Home care services can be paid for by:
* patient and family
* public third-party payers such as Medicare, Medicaid, and the Veterans Administration (VA)
* private third-party payers such as commercial health insurance companies and managed care organizations
For services that are not covered, you may choose to pay out of your own pocket. Some agencies receive money from community groups or local and state governments to help patients pay for their care when they have no other way to get it. With support from charitable sources, some agencies provide care to all that need it, regardless of ability to pay.
Public Third-Party Payers
If you meet all the requirements, you may be eligible for services provided by a Medicare-certified home health agency. Depending on your condition, Medicare may pay for skilled nursing visits; physical, occupational, and speech therapies; medical social services; and medical equipment and supplies. If one of these skilled services is required, home care aide services may also be provided as part of home care for the illness.

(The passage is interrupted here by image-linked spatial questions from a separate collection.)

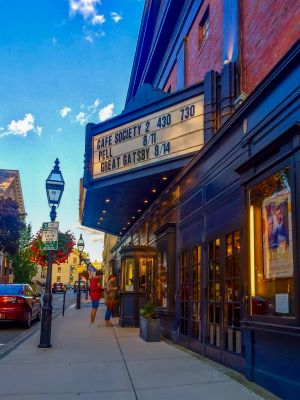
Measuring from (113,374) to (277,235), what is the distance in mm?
3489

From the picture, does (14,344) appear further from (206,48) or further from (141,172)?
(206,48)

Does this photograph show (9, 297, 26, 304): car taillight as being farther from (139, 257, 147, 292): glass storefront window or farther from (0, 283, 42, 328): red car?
(139, 257, 147, 292): glass storefront window

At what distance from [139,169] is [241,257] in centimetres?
573

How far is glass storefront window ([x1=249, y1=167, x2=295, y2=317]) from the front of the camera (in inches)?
222

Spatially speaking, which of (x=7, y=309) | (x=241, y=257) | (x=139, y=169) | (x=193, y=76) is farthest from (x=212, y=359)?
(x=7, y=309)

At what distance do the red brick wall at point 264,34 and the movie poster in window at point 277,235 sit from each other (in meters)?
2.52

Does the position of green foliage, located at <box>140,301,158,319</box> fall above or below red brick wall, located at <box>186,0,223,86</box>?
below

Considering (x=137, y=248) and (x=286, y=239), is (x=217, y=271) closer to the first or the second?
(x=286, y=239)

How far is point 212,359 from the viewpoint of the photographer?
28.0ft

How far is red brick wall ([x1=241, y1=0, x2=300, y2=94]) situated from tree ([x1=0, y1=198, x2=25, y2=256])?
2981 centimetres

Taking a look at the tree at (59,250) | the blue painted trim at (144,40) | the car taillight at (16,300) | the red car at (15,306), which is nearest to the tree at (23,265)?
the tree at (59,250)

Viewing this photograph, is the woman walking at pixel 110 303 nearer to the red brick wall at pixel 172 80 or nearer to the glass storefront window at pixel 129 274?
the glass storefront window at pixel 129 274

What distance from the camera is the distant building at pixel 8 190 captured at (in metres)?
57.4

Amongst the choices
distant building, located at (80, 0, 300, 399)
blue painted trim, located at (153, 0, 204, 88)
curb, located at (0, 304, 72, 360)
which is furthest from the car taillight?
blue painted trim, located at (153, 0, 204, 88)
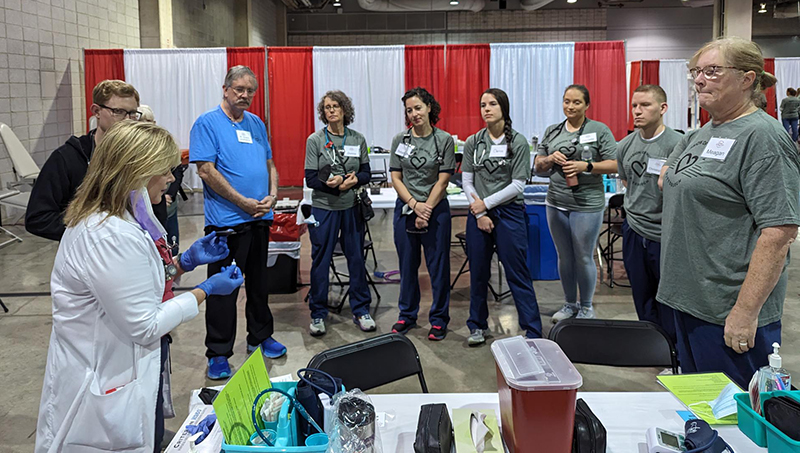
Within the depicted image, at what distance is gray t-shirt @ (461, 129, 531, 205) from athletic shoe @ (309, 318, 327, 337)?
1.31 meters

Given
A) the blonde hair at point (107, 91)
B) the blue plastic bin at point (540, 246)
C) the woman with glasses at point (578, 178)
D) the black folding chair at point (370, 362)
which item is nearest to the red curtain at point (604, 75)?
the blue plastic bin at point (540, 246)

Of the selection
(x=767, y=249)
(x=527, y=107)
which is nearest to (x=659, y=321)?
(x=767, y=249)

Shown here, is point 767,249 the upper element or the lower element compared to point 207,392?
upper

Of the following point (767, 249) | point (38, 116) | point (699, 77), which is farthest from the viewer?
point (38, 116)

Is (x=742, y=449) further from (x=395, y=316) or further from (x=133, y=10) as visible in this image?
(x=133, y=10)

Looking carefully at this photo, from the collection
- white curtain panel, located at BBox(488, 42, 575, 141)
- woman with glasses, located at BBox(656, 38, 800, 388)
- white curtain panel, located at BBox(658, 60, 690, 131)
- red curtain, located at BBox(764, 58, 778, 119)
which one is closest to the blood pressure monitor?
woman with glasses, located at BBox(656, 38, 800, 388)

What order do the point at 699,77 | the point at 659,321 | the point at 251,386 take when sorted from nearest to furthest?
1. the point at 251,386
2. the point at 699,77
3. the point at 659,321

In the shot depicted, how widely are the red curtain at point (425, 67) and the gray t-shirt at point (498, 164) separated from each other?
644 centimetres

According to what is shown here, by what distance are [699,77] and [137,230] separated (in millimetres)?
1583

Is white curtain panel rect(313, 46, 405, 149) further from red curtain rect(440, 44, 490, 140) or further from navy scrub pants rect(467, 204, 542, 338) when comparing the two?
navy scrub pants rect(467, 204, 542, 338)

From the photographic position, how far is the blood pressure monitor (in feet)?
3.63

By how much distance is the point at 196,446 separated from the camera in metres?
1.22

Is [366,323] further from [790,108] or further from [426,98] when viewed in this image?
[790,108]

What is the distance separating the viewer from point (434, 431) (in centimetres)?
114
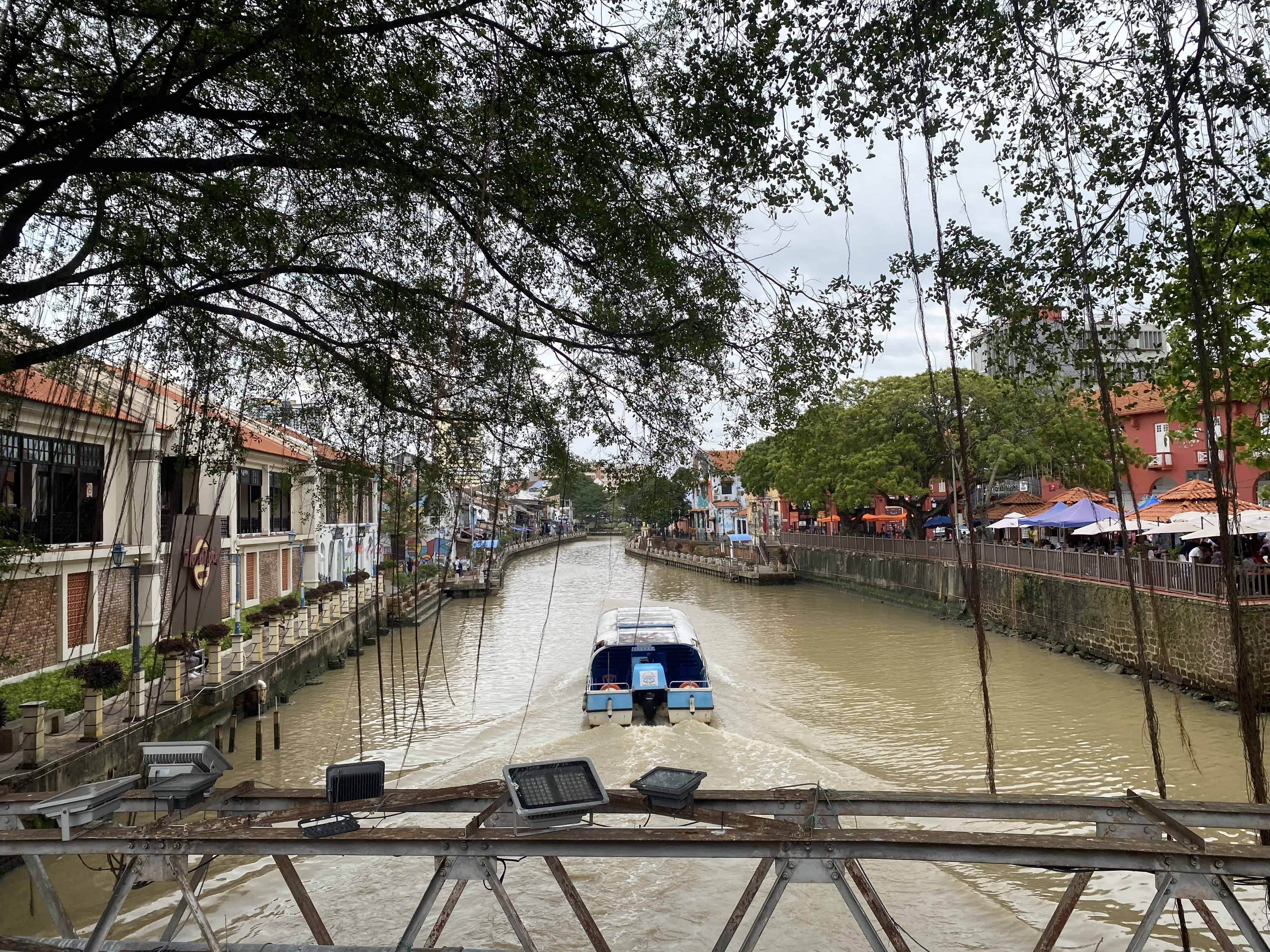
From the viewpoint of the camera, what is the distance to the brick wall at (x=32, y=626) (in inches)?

The referring physician must authorize and regularly review your plan of care. With the exception of hospice care, the services you receive must be part-time and provided through a Medicare-certified home health agency in order to qualify for payment. For more information on Medicare and home care, you can order the booklet, “Medicare and Home Health Care” by calling 1-800-MEDICARE (TTY call 1-877-486-2048). The booklet contains a checklist for helping you choose an agency and another for helping you evaluate its quality.
Under federal Medicaid rules, coverage of home health services must include part-time nursing, home care aide services, and medical supplies and equipment.
Department of Veterans Affairs:
Different types of services are available in different areas of the United States . Most Veterans Affairs (VA) regions pay for skilled home care (SHC) and hospice, although the VA may not directly provide these services. The veteran must be referred by a VA doctor and meet medical requirements to qualify for SHC or hospice. The Social Services department of your local VA medical facility will be able to answer questions about eligibility in your area.
Older Americans Act (OAA):
The OAA provides federal funds for state and local social service programs that enable frail and disabled older individuals to remain independent in their communities. This funding covers home care aides and personal care, household chores, escort, meal delivery, and shopping services for individuals 60 and older with the greatest social and financial need. People often request these services through a local Area Agency on Aging or through the Department of Health and Human Services' Administration on Aging.
Some community organizations, along with state and local governments, provide funds for home health and supportive care. Depending on a person's eligibility and financial circumstances, these organizations may pay for all or a portion of services. Hospital discharge planners, social workers, local offices on aging, the United Way , and your American Cancer Society are excellent sources for information about what's available in your community.
Private Third-Party Payers
Commercial health insurance companies:
Most private insurance policies include some home care service for acute, short-term needs, but benefits for long-term care vary from plan to plan. Be sure to inquire about your insurance coverage not only for home care but also for home hospice care.
Previously known as the Civilian Health and Medical Program of the Uniformed Services (CHAMPUS), TRICARE covers home care services on a cost-shared basis for dependents of active military personnel and military retirees, their dependents and survivors. TRICARE offers hospice benefits that cover nursing, social work and counseling services, personal care, medications, and medical supplies and equipment.
Managed Care Organizations:
These group health plans sometimes include coverage for home care services. Managed care organizations contracting with Medicare must provide the full ranges of Medicare-covered home health services available in a particular geographic region. Coverage may be limited to doctor-directed medical services and treatments. Choice of agency, however, is restricted. Be sure to inquire about your plan's specific coverage.
Private pay or self-pay:
If insurance coverage is not available or is insufficient, you and your family can engage providers and pay for services out of pocket.